Un’opera non dovrebbe mai essere comparata ad un’altra, in quanto ognuna ha in sé un carattere specifico e speciale. Esistono però delle “affinità elettive” che ci invitano a verificare non l’equivalenza (perché, come raccomandava Goethe, «se si segue troppo l’analogia tutto coincide e s’identifica») bensì le propaggini tra opera e opera, così come tra artista e artista.
In modo simile ma nient’affatto identico, Karin Radoy e Klaus Staudt dimostrano come sia possibile esprimere la complessità dei minimi termini. Il loro è un operare che concilia il “meno possibile” con “qualcosa”. Le pratiche (ovverosia le problematiche) del fare e del pensare in termini di pittura finiscono per questionare sul purismo e sull’aspetto proteiforme dell’arte. Radoy e Staudt intrattengono con il mondo delle idee un rapporto basato su forme e volumi primari che si animano di tensioni e suggestioni interne. Perdura nell’estetica dei due artisti un rigore minimalista e un maniacale perfezionismo che finisce per assecondare un personalissimo esprit de géométrie. Combinazioni e variazioni sono solo alcuni dei fattori che concorrono alla definizione di queste loro pitto-strutture che indagano il rapporto tra le superfici, le forme e i colori, alla continua ricerca di una definizione spaziale.

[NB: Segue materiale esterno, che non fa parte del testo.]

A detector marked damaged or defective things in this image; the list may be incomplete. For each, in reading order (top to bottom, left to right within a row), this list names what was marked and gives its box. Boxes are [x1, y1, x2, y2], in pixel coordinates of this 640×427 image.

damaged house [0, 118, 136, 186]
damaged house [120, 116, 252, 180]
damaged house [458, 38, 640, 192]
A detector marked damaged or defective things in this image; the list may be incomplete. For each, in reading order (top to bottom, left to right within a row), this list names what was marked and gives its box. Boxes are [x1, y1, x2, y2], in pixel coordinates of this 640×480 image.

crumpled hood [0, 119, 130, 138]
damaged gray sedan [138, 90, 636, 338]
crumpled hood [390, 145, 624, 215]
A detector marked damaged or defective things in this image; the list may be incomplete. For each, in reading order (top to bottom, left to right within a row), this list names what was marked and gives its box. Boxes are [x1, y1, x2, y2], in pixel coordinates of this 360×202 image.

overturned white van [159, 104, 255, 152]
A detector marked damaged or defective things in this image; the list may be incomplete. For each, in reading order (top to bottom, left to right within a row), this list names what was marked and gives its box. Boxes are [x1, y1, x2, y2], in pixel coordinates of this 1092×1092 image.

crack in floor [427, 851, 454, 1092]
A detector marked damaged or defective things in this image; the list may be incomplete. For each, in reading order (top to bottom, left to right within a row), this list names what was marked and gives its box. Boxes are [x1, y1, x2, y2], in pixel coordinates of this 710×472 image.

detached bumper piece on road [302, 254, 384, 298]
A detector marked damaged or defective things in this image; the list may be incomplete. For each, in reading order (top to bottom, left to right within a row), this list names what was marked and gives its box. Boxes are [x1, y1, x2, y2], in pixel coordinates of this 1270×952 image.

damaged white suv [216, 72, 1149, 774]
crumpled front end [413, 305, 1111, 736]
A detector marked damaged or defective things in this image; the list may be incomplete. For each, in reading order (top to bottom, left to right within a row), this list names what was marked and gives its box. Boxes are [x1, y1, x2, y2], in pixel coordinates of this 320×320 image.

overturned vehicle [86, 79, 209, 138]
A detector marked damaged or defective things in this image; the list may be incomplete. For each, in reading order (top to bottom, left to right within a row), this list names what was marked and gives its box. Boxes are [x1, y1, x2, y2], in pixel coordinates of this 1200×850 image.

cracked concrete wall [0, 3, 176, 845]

Nonostante Staudt abbia spinto i valori percettivi al limite dell’azzeramento (senza necessariamente votarsi alla negazione) tale processo-eccesso di esacerbazione rifiuta la contemplazione statica e passiva, esige viceversa una visione dinamica da parte del fruitore, il quale “interpreta” il movimento indotto dai prismi e dai poliedri; cadenzati in modo regolare, i rilievi incolori generano delle concatenazioni-costellazioni che fluttuano sulle lastre di plexiglas. L’opalina trasparenza del supporto permette di creare profondità diverse, ma soprattutto consente uno scambio da un piano fisico a un piano immateriale. Da quando ha deciso di neutralizzare il colore, Staudt ricorre ai notori del bianco per scandire l’ordine/ritmo e la misura/partitura delle proprie opere. Com’è ovvio, si tratta di un bianco assoluto, dominante, che racchiude in sé l’idea trinitaria di luce-spazio-mistero.
Alle deduzioni ottiche di Staudt fanno eco le sensibilità cromatiche di Karin Radoy. Assecondando un processo di mitosi, l’artista realizza dei dittici di grande finezza e leggerezza; i volumi – minimi eppur evidenti – modulano il colore, che sembra “emanare” dalle stesse strutture anziché essere dipinto sulla loro superficie. Con essenziali ma efficaci scarti cromatici, l’artista ridefinisce l’epidermide della pittura, che pur perdendo aderenza con la realtà si rafforza sul versante della percezione e delle suggestioni. La pratica pulsionale e desiderante è il movente di tutta la ricerca di Radoy: la sua alta intensità e densità cromatica si riconduce a una pratica elementare, in cui il murmure della pittura inclina a un’esperienza che pretende d’essere sia piana che spaziale.
Poiché da una stessa causa possono derivare due o più effetti, le opere di Karin Radoy e Klaus Staudt si incontrano in un point de résistance che sancisce un rapporto di reciprocità e allo stesso tempo di antitesi, all’ex-primere di Radoy corrisponde infatti l’im-primere di Staudt: più “sentita” la prima, più “pensato” il secondo. Visive come pure intensive, le opere dei due artisti rifiutano l’ornamento per sondare gli aspetti tecnico-analitici della pittura. Metodo e coerenza denotano gli aspetti salienti della loro estetica, tesa a sfidare la grammatica di base dell’arte che è anzitutto, e soprattutto, ispirazione, ma anche incanto.